D. Jorge Patrón Wong considerou assim viver-se um momento em que “a vocação laical deve crescer”, o que, na sua opinião, provocará o surgimento de “vocações sacerdotais”. “É das famílias, dos jovens leigos comprometidos que surgem vocações sacerdotais”, evidenciou, acrescentando que “nalguns países desenvolvidos” isso já está a acontecer.

Aquele membro da Congregação para o Clero disse ainda ser necessário que se ajude os jovens a entender a vida como “vocação”. “Se temos bons sacerdotes, próximos das famílias, muitos jovens descobrirão que a vida é mais do que uma profissão. É uma vocação”, considerou, lembrando que “Deus gera uma vocação em cada jovem”.

“Como a nossa cultura não educa a descobrir e a responder à vocação, pois unicamente educa para a profissão, temos de ajudar os jovens a ver a vida como vocação e, dentro da vocação cristã, descobrir se Deus chama a ser sacerdote, religioso ou a ter família e ser um leigo comprometido”, prosseguiu, lamentando que também “muitas famílias” tenham deixado de “falar e viver a vida como vocação”. “Também temos de perder o medo de perguntar aos jovens: Já pensaste ser sacerdote? Poderá Deus chamar-te a ser sacerdote? Alguém tem que fazer a pergunta e alguém tem que dar testemunho. E nisto, famílias e sacerdotes, devem ajudar”, acrescentou.

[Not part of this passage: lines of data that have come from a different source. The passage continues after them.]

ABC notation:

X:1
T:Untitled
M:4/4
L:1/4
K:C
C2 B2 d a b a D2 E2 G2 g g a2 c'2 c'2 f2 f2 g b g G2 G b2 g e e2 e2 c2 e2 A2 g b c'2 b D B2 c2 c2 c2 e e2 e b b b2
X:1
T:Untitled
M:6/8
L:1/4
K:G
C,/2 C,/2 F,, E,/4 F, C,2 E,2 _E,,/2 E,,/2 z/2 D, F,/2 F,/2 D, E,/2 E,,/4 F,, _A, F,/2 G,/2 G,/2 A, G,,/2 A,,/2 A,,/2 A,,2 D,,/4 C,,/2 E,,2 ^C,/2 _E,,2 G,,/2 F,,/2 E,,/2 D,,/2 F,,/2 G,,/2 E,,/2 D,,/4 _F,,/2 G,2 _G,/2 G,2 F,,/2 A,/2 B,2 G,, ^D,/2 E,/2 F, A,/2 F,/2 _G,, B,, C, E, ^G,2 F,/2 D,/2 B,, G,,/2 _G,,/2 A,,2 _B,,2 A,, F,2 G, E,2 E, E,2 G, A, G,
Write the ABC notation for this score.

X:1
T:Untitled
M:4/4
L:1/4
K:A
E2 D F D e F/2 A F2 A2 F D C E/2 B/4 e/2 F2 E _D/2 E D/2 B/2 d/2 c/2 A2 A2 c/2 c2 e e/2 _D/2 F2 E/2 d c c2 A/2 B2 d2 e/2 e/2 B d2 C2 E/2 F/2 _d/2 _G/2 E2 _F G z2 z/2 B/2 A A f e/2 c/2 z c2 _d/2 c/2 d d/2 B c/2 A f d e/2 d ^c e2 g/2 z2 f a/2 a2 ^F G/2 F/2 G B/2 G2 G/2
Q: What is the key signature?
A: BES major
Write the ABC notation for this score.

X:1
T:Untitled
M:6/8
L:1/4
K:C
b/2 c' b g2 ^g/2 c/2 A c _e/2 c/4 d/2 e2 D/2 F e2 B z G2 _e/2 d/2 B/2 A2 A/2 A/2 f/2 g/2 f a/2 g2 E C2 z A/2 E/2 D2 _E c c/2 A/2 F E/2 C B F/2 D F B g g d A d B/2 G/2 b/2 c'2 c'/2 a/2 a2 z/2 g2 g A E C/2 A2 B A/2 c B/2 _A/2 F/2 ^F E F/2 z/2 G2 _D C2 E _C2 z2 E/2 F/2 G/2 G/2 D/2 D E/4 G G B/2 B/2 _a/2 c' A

D. Jorge Patrón Wong disse ainda na formação ao clero do sul do país – que teve início na passada segunda-feira, procurando responder à questão “Que pastores para a Igreja no mundo atual?”, e que hoje terminou numa unidade hoteleira algarvia -, que para além de pai, a identidade sacerdotal deverá levar cada sacerdote a identificar-se como filho de Deus e irmão de Jesus.

© Samuel Mendonça
© Samuel Mendonça

O conferencista destacou ainda a importância de uma “formação permanente e integral”. “Conservemos sempre uma atitude disponível para a aprendizagem em qualquer uma das dimensões da nossa personalidade”, pediu, alertando que “não basta que o Seminário tenha a melhor formação possível”. “É preciso que tenha uma referência viva de formação permanente”, afirmou, referindo-se à importância do testemunho de fidelidade no ministério junto dos vocacionados.